GOAL OF THE EXERCISE: Return each line of the material below that contains the word "Segment", copied in full. Uppercase and lowercase letters count as different.

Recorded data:

• • • •

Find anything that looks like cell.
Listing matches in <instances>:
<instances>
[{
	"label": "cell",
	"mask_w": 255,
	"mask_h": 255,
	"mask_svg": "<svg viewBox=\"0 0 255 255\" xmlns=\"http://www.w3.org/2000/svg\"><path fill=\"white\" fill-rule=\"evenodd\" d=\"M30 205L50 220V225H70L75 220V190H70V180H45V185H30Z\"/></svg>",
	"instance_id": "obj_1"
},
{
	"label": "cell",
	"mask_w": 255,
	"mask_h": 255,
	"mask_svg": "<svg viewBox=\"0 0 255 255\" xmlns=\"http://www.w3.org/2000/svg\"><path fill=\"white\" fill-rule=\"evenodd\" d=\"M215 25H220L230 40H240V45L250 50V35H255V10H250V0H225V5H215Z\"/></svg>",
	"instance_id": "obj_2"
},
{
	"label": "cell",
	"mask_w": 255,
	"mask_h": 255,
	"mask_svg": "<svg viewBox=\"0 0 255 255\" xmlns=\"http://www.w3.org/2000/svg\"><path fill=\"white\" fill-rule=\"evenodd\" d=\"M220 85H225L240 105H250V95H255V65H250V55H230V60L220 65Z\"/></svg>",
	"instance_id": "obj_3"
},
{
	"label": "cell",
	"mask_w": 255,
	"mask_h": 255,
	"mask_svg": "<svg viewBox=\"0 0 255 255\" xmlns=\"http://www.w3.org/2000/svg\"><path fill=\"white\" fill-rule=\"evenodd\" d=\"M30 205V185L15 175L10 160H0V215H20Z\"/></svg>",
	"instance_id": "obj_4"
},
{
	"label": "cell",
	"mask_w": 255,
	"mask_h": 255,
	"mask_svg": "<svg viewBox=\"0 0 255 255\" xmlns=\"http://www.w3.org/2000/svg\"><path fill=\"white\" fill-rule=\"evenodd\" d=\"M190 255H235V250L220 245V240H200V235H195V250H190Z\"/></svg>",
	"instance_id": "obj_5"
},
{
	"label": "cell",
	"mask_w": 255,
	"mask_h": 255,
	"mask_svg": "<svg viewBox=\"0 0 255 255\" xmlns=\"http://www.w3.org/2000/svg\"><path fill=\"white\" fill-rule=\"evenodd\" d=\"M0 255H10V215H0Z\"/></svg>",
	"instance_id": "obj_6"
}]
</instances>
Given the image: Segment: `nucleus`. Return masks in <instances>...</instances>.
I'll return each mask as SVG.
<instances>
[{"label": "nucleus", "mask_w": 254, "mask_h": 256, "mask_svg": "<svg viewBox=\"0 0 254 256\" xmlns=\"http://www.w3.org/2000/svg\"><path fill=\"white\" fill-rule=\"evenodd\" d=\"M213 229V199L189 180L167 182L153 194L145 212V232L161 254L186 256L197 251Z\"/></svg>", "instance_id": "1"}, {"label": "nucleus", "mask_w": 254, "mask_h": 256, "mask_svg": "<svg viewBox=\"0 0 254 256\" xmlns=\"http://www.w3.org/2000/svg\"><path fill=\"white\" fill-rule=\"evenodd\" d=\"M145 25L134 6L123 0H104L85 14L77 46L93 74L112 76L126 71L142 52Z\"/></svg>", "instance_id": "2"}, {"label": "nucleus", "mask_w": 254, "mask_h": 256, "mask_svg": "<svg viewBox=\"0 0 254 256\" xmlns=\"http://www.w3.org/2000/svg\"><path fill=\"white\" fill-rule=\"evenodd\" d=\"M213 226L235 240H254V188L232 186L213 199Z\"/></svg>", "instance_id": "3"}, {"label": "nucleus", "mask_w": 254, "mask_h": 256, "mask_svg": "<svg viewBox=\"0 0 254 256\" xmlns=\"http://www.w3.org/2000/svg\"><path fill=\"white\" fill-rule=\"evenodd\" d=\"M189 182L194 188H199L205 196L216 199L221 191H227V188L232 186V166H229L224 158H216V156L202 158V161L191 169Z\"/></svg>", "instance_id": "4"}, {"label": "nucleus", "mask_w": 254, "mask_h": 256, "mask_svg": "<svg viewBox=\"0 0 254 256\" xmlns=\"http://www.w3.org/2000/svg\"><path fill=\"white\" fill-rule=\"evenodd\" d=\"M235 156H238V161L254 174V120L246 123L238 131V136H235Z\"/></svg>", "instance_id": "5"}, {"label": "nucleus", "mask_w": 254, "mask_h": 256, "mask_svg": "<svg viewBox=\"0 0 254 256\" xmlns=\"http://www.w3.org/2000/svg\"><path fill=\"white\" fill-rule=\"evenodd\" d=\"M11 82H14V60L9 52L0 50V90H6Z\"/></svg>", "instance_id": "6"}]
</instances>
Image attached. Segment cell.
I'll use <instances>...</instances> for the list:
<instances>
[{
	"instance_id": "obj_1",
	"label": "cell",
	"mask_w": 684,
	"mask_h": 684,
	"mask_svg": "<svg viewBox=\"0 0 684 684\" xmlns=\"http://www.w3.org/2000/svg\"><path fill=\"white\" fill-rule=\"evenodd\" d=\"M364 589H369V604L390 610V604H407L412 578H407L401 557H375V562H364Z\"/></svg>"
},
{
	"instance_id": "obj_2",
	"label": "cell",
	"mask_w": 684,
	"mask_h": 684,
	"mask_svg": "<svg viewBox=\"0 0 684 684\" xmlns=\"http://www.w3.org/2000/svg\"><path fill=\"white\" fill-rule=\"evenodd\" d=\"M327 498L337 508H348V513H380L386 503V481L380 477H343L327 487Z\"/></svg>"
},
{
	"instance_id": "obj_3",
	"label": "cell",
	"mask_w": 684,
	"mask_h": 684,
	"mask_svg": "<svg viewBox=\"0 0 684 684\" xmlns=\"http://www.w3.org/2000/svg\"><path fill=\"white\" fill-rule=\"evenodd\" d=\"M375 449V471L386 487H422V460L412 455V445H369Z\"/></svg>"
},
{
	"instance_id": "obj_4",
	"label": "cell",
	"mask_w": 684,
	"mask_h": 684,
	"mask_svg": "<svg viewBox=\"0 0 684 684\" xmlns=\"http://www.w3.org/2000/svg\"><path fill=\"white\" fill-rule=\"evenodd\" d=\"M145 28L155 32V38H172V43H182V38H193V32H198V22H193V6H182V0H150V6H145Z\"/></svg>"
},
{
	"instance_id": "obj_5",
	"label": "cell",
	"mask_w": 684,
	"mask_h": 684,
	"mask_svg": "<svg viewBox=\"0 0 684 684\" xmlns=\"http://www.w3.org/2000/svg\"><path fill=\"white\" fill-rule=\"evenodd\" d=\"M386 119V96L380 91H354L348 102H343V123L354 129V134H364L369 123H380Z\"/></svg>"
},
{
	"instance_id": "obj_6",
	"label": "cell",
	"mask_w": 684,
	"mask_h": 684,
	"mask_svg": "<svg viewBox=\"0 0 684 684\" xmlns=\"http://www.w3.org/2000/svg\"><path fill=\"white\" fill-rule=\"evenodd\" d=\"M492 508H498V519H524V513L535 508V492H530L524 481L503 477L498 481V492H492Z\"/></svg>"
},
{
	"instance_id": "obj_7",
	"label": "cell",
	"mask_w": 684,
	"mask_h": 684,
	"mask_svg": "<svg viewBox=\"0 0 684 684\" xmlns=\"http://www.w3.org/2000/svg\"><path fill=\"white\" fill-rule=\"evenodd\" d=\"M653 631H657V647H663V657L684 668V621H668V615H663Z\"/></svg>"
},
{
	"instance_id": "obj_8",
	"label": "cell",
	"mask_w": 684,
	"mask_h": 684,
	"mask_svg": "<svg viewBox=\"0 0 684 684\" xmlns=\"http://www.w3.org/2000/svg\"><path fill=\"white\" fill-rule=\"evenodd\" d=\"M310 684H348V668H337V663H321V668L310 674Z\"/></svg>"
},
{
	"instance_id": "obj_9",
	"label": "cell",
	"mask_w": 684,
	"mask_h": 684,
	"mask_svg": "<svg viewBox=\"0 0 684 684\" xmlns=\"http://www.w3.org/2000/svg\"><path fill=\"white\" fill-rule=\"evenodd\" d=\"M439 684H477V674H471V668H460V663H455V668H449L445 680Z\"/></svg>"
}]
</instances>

• • • •

THE COMPLETED TASK:
Given the image: Segment: `nucleus`. Return masks in <instances>...</instances>.
Image attached. Segment cell.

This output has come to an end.